• [QUOTED TEXT]:
Start

AFANT objects to an application for a further large water allocation of 9,180 ML from the Tindall limestone aquifer
The Amateur Fishermen’s Association of the NT Inc. (AFANT) is extremely concerned with the lack of clear planning and apparent free for all water allocation process from the Mataranka -Tindall limestone aquifer.
“In a formal objection lodged with the NT Government Water Controller this week the Amateur Fishermen’s Association of the NT Inc. (AFANT) has opposed the 9,180 ML application for a water extraction licence due to real concerns with the governments abandoning of the required water planning and allocation process and the high likelihood of significant environmental impact on the Roper River” AFANT president Warren de With said today.
“AFANT is extremely concerned with the government’s failure to follow the nationally agreed best practice in water planning in the allocation of water from the Mataranka – Tindall limestone aquifer.”
“The Northern Territory Government signed up to John Howard’s national water reforms and committed to implement and follow best practice in water planning and management. Clearly the current lack of process is in breach of those commitments.”
“We are also strongly of the view based on the evidence provided in the Mataranka – Tindall limestone aquifer draft water allocation plan and supporting documents, that there is significant risk to the Roper River from increased development and the approval of large volume water allocations without a formal planning process.”
“AFANT has real concerns with the cumulative impact of this and past allocations of water extraction licences on the rivers relying on the Mataranka -Tindall aquifer; particularly the Roper River system which is entirely reliant on the aquifer for dry season flows.”
“AFANT has called for a halt to any further large volume water allocations until the completion of an approved water plan as required under the Northern Territory Governments commitment to the national water reforms on water planning and the Water Act.” Mr de With said.

End

• [GOAL]:
Decide whether each statement agrees with the text on the Tindall aquifer objection. Answer yes or no, and quote the words of the text that settle it.
1. AFANT lodged its objection with the NT Government Water Controller.
2. The Roper River depends on the aquifer for only part of its dry season flows.
3. AFANT wants large volume water allocations stopped until an approved water plan is completed.
The records after this point come from a different source and have no connection to the text.

• [DATASET]:
Start

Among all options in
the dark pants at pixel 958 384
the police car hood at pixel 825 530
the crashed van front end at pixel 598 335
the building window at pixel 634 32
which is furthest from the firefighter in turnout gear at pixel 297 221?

End

• [RESPONSE TO THIS TASK]:
1. Yes: "In a formal objection lodged with the NT Government Water Controller this week"
2. No: "the Roper River system which is entirely reliant on the aquifer for dry season flows"
3. Yes: "AFANT has called for a halt to any further large volume water allocations until the completion of an approved water plan"